Disposable income is the amount left after taxes have been paid and is one measure of health of the economy. The table gives the total disposable income for a​ country, in billions of​ dollars, for selected years from 2010 and projected to 2040.

Let's go through each part step by step.

Part 1: Can these data be fitted exactly by a linear model?

To determine whether the data can be fitted exactly by a linear model, we need to look for constancy in the first differences.

First, let's calculate the first differences (the difference in total disposable income between consecutive years):

• From 2010 to 2015: \( 11.753 - 10.116 = 1.637 \)
• From 2015 to 2020: \( 12.699 - 11.753 = 0.946 \)
• From 2020 to 2025: \( 14.675 - 12.699 = 1.976 \)
• From 2025 to 2030: \( 15.763 - 14.675 = 1.088 \)
• From 2030 to 2035: \( 17.175 - 15.763 = 1.412 \)
• From 2035 to 2040: \( 19.276 - 17.175 = 2.101 \)

The first differences are not constant, which suggests that a linear model is not a good fit.

Answer for Part 1: B. No.
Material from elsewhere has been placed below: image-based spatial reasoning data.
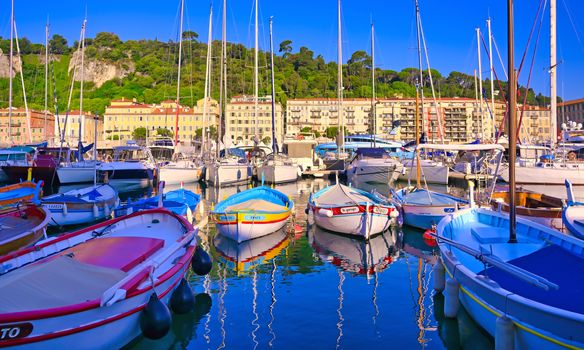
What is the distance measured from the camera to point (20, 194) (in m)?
21.9

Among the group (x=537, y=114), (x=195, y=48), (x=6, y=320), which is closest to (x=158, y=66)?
(x=195, y=48)

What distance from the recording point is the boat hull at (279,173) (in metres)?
40.7

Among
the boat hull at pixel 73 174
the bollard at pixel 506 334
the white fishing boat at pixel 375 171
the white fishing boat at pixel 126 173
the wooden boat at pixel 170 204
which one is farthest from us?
the white fishing boat at pixel 126 173

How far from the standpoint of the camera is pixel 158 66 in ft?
584

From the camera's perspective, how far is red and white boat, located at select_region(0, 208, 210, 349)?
23.0 ft

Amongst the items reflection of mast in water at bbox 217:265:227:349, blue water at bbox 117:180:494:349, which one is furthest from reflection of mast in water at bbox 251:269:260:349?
reflection of mast in water at bbox 217:265:227:349

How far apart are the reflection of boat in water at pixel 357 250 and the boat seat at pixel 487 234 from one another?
2877 millimetres

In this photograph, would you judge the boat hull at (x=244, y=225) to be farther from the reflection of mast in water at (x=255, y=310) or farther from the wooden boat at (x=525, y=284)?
the wooden boat at (x=525, y=284)

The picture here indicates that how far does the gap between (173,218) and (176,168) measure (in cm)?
2716

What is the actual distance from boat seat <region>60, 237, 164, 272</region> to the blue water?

The first differences are not constant for uniform inputs.

Part 2: Find a linear model

To find a linear model of the form \( y = mx + b \), where \( x \) is the number of years after 2000 and \( y \) is the total disposable income in billions of dollars, we can use the provided data.

We need to convert the years into \( x \):

• For 2010: \( x = 10 \)
• For 2015: \( x = 15 \)
• For 2020: \( x = 20 \)
• For 2025: \( x = 25 \)
• For 2030: \( x = 30 \)
• For 2035: \( x = 35 \)
• For 2040: \( x = 40 \)

We can apply linear regression or calculate the slope and intercept manually using two points for an approximation. However, using all points gives us a better accurate linear fit.

Given the data points, a statistical calculation will provide \( m \) (the slope) and \( b \) (the intercept).

Using a calculator or statistical software (e.g., Excel, R, Python), we find:

• Slope (m): Approximately \( 0.280 \)
• Intercept (b): Approximately \( 8.481 \)

Thus, the linear model will be:

\[ y = 0.280x + 8.481 \]

Part 3: Predict total disposable income for 2023

For the year 2023, it corresponds to \( x = 23 \) (since \( 2023 - 2000 = 23 \)).

Plugging \( x = 23 \) into the linear model:

\[ y = 0.280(23) + 8.481 \] \[ y = 6.44 + 8.481 \] \[ y \approx 14.921 \]

Thus, the predicted total disposable income in 2023 is approximately $14.921 billion.

Answer for Part 2: The linear model is \( y = 0.280x + 8.481 \).

Answer for Part 3: The predicted total disposable income in 2023 is approximately $14.921 billion.